Far better than creating CO2 that must be sequestered at great cost would be developing generation technologies that do not emit the gas. The nuclear energy industry touts its emission-free generation, and momentum is building for construction of new reactors. With subsidies encouraging photovoltaic developments, Germany in 2005 claimed pv installations totaling 837 MW, but experts say such renewables can serve only peaking loads.

Last month, the Massachusetts Institute of Technology released results of a study that found geothermal energy exploited with an “enhanced [or engineered] geothermal system” [EGS] could supply more than 100,000 MW of baseload electric capacity by 2050, 10 times the currently installed world geothermal capacity. Unlike conventional, relatively shallow hydrothermal resources called “geothermal” and limited to certain areas, EGS resources are found most everywhere, though at greater depths.
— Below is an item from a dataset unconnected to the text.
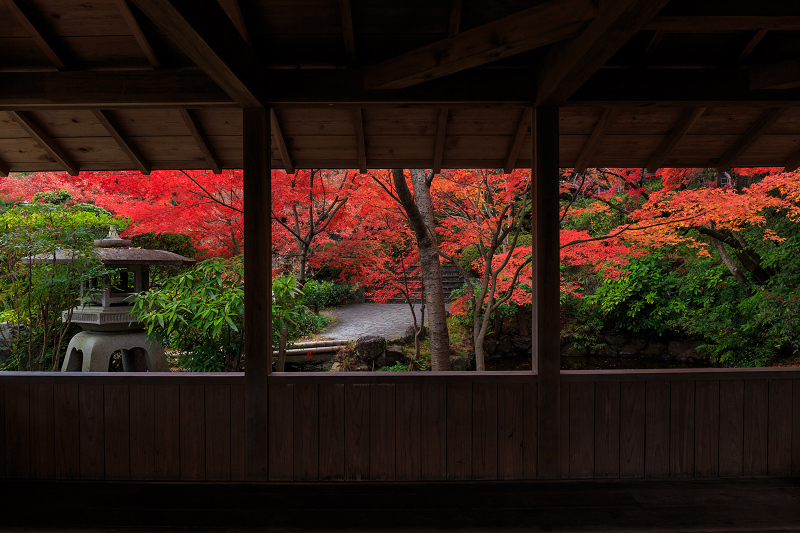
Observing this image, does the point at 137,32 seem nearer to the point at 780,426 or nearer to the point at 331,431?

Enhanced geothermal systems mine the Earth’s heat by drilling wells 3 to 10 kilometers deep into hot rock and connecting the wells to a fractured rock region that has been stimulated to let water flow through it. The effect creates a heat exchanger that can produce large amounts of hot water or steam to run electric generators on the surface. The only fuel required would be for the drills and pumps injecting the water. And the system emits no CO2.

EGS may be promising, but experts say there’s no radically new baseload technology in development that could be on line at midcentury to dramatically reduce emissions. Barring a breakthrough development, industry will continue to develop a mix of alternative energy sources and scrubbers to meet future mandates.